The higher rents in units for incomes above 60% AMI would cross-subsidize those set aside for the lower incomes needed to reach the required average, he said.
"We can't get to people at or below 30% of median using the tax-credit program even though we put in roughly $150,000 per unit in subsidy and give these projects full tax abatements and exemptions," Jahr said. "We're trying to reach both very low-income households but also provide good housing for moderate income households and [this legislation] would help us create mixed-income housing and mixed-income neighborhoods."
The U.S. Department of Housing and Urban Development in 2010 estimated family median income in the New York City metropolitan area at $62,339.
The wider income levels would make the tax credits more marketable to investors, according to Brian Lawlor, chief executive officer of New York State Homes and Community Renewal, an umbrella organization that includes the New York State Housing Finance Agency.
"Where it's really going to help in New York State are some of the smaller markets like upstate where investors who purchase the tax credits sometimes are a little reluctant to get involved because pricing is all determined by marketability of the units," Lawlor said. "This rigid 60% rule sometimes can just make investors a little nervous because of the limited pool of people that might be qualified to move into the units."
Tax-credit investors take on risk that the project could fall out of compliance with regulations and they would lose their tax benefit.
"What happens if there's a mistake made?

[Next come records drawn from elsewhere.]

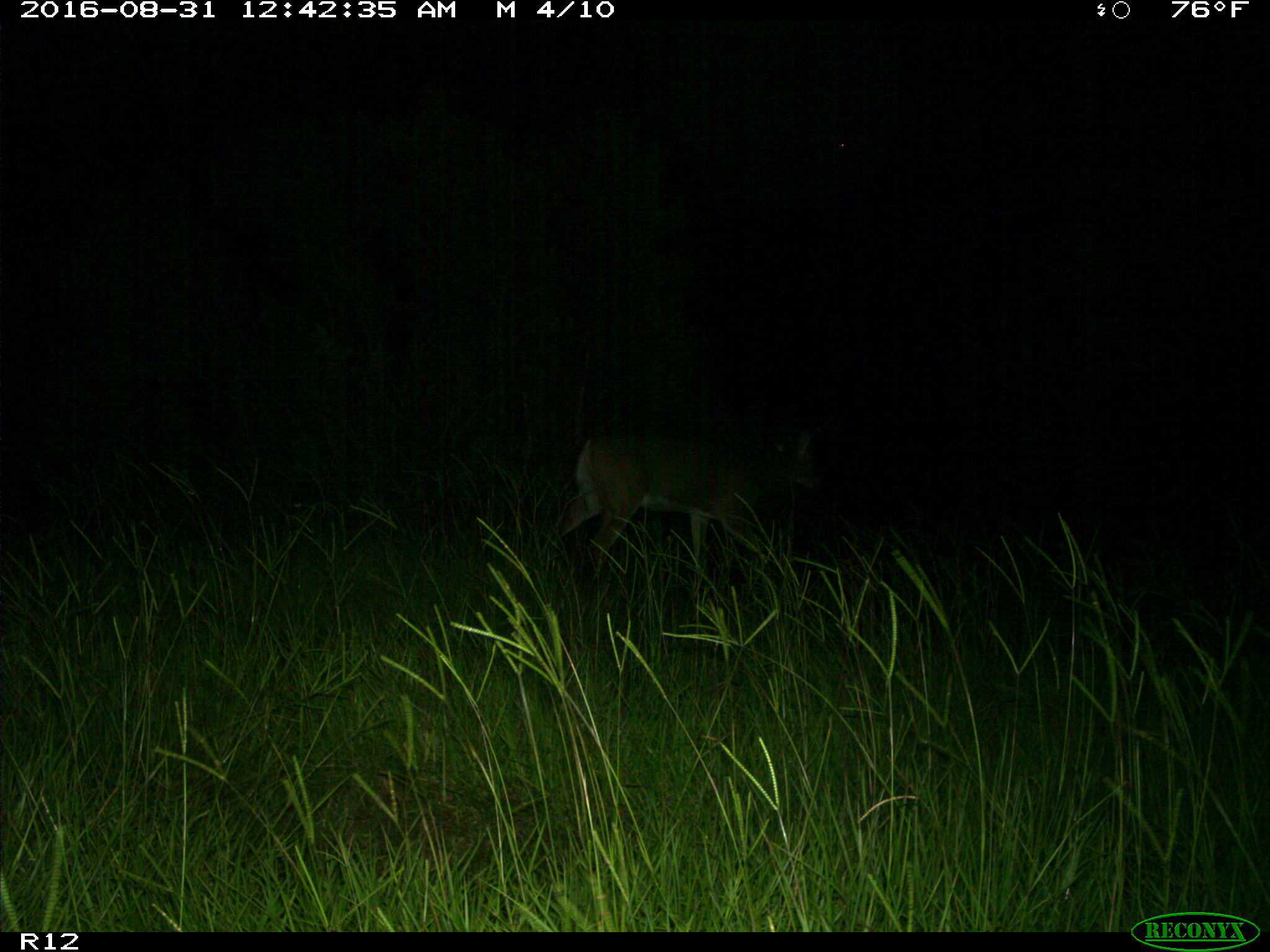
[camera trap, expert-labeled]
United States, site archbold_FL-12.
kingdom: Animalia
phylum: Chordata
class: Mammalia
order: Artiodactyla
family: Cervidae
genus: Odocoileus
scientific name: Odocoileus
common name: deer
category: unidentified deer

What happens if they can't find someone at 60%?" Lawlor said. "This bill would just eliminate that little bit of doubt that depresses pricing for tax credits for smaller markets."
Affordable housing projects financed with HDC or HFA bonds often use a mix of tax credits and state or city subsidies.
The HDC and HFA were the biggest issuers of multifamily housing bonds in 2010, issuing a combined $1.41 billion, roughly half of the $2.82 billion issued nationwide, according to Thomson Reuters.
MassHousing, which issued $116.3 million of multifamily bonds last year, is still looking at the proposed change, said spokesman Eric Gedstad in an e-mail.
"We're supportive of the broad concept of expanding the use of the tax credit to help more people — particularly lower-income renters — obtain affordable housing," Gedstad said. "The proposal a good starting point for further discussion."